Further Information#
[Pel2021] proposes a method of parallel quantum annealing that makes use of available qubits by embedding several small problems in the same annealing cycle.
[Zbi2020] proposes two algorithms, Spring-Based MinorMiner (SPMM) and Clique-Based MinorMiner (CLMM), for minor-embedding QUBO problems into Chimera and Pegasus graphs.
Exploring the Pegasus Topology Jupyter Notebook.
Reusing Embeddings#
For problems that vary only the biases and weights on a fixed graph, you can set a good embedding once before submitting the problem to the QPU. There is no need to recompute the embedding (a time-consuming operation) for every submission.
Pre-embedding Local Constraint Structures#
The structure of some problems contains repeated elements; for example, the multiple AND gates, half adders, and full adders in the Factoring example. Such problems may benefit from being embedded with repeating block structures for the common elements, with connectivity then added as needed.
Example#
Fig. 159 Circuit of three Boolean gates.#
This small example pre-embeds three Boolean gates.
You can embed a BQM representing an AND or OR gate in a repeating structure of the Pegasus topology, a \(K_{4,4}\) biclique with additional couplers connecting some horizontal and vertical qubits.
>>> import minorminer
>>> import dwave_networkx as dnx
>>> from dimod.generators import and_gate, or_gate
...
>>> pegasus_k44 = dnx.pegasus_graph(2, node_list=[4, 5, 6, 7, 40, 41, 42, 43])
...
>>> bqm_and1 = and_gate('in11', 'in12', 'out1')
>>> embedding_and = minorminer.find_embedding(list(bqm_and1.quadratic.keys()), pegasus_k44)
>>> embedding_and
{'in12': [40], 'in11': [4], 'out1': [41]}
...
>>> bqm_or2 = or_gate('in21', 'in22', 'out2')

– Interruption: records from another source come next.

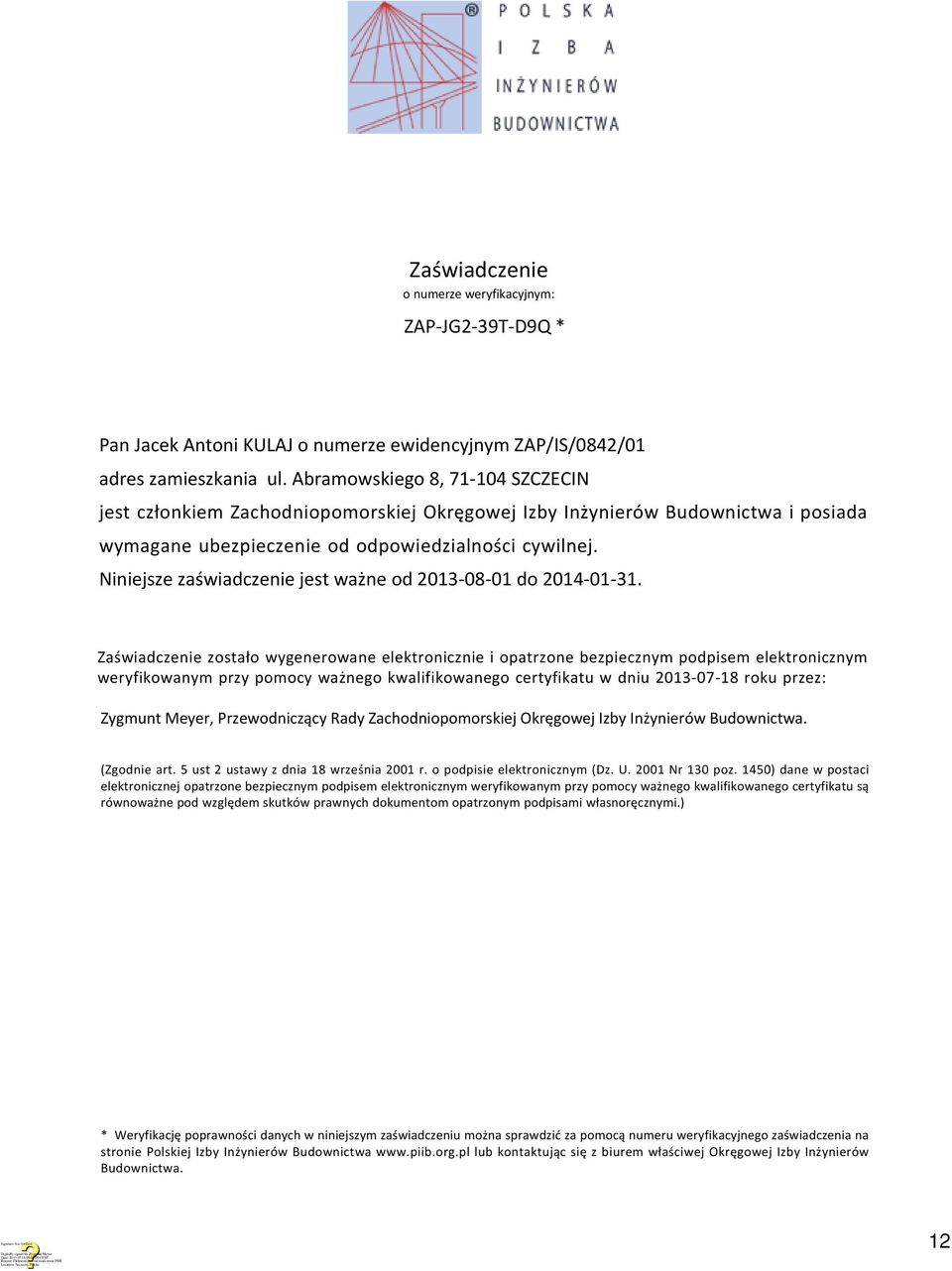 Niniejsze zaświadczenie jest ważne od 2013-08-01 do 2014-01-31.
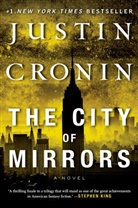 Justin Cronin - The City of Mirrors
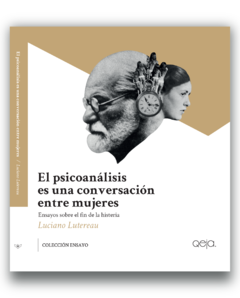 El psicoanálisis es una conversación entre mujeres - Luciano Lutereau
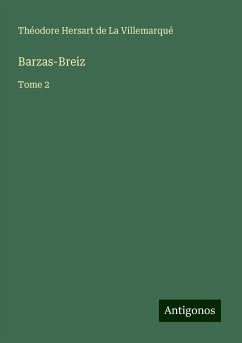 Barzas-Breiz - Villemarqué, Théodore Hersart de La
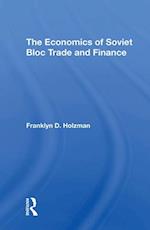 Economics Of Soviet Bloc Trade And Finance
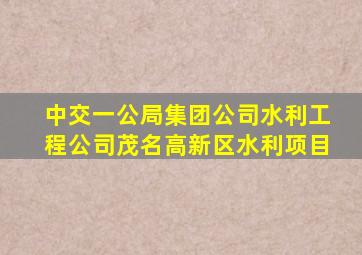 中交一公局集团公司水利工程公司茂名高新区水利项目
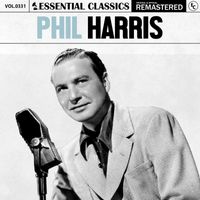 Phil Harris - Essential Classics, Vol. 331: Phil Harris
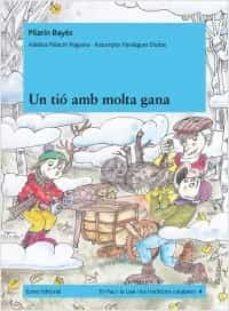 UN TIÓ AMB MOLTA GANA | 9788497663984 | PILARÍN BAYÉS/ADELINA PALACÍN/ASSUMPTA VERDAGUER I DODAS | Llibreria L'Altell - Llibreria Online de Banyoles | Comprar llibres en català i castellà online - Llibreria de Girona
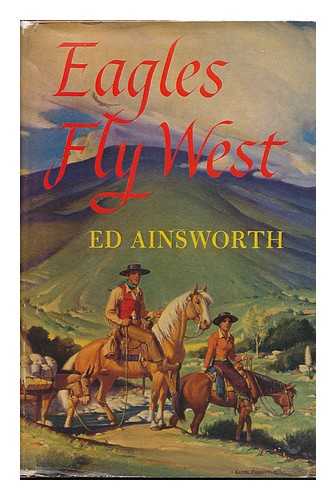 AINSWORTH, ED (1902-1968) - Eagles Fly West
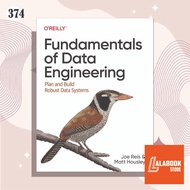 [374] Fundamentals of Data Engineering: Plan and Build Robust Data Systems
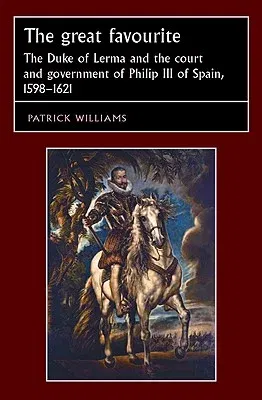 The Great Favourite: The Duke of Lerma and the Court and Government of Philip III of Spain, 1598-1621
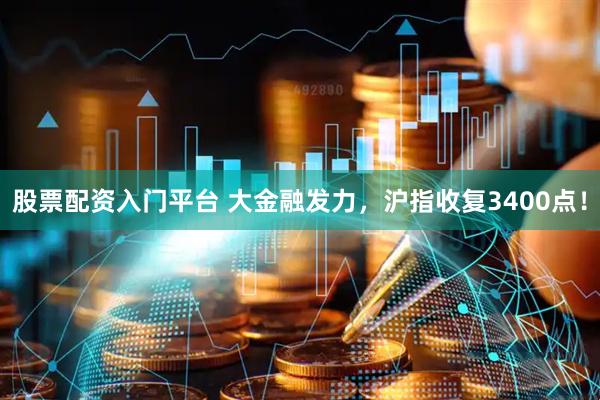 股票配资入门平台 大金融发力，沪指收复3400点！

>>> embedding_or = minorminer.find_embedding(list(bqm_or2.quadratic.keys()), pegasus_k44)
>>> embedding_or
{'in22': [4], 'in21': [41], 'out2': [40]}
Fig. 160 Circuit of three Boolean gates pre-embedded in an Advantage QPU.#
Further Information#
[Ada2015] describes embedding an RBM on the D-Wave system by mapping the visible nodes to chains of vertical qubits and hidden nodes to chains of horizontal qubits.
Virtual Graphs#
Important
The virtual graph feature is deprecated due to improved calibration of
newer QPUs: Ocean software’s
VirtualGraphComposite class will be
removed in a future release. To calibrate chains for residual biases, follow
the instructions in [Che2023].
The D-Wave virtual graph feature simplifies the process of
minor-embedding by enabling you to more easily create, optimize, use, and reuse
an embedding for a given working graph. When you submit an embedding and specify
a chain strength using the
VirtualGraphComposite class, it automatically
calibrates the qubits in a chain to compensate for the effects of unintended
biases—see integrated control errors (ICE) 1—caused
by QPU imperfections.
Further Information#
[Dwave6] is a white paper describing measured performance improvements from using virtual graphs.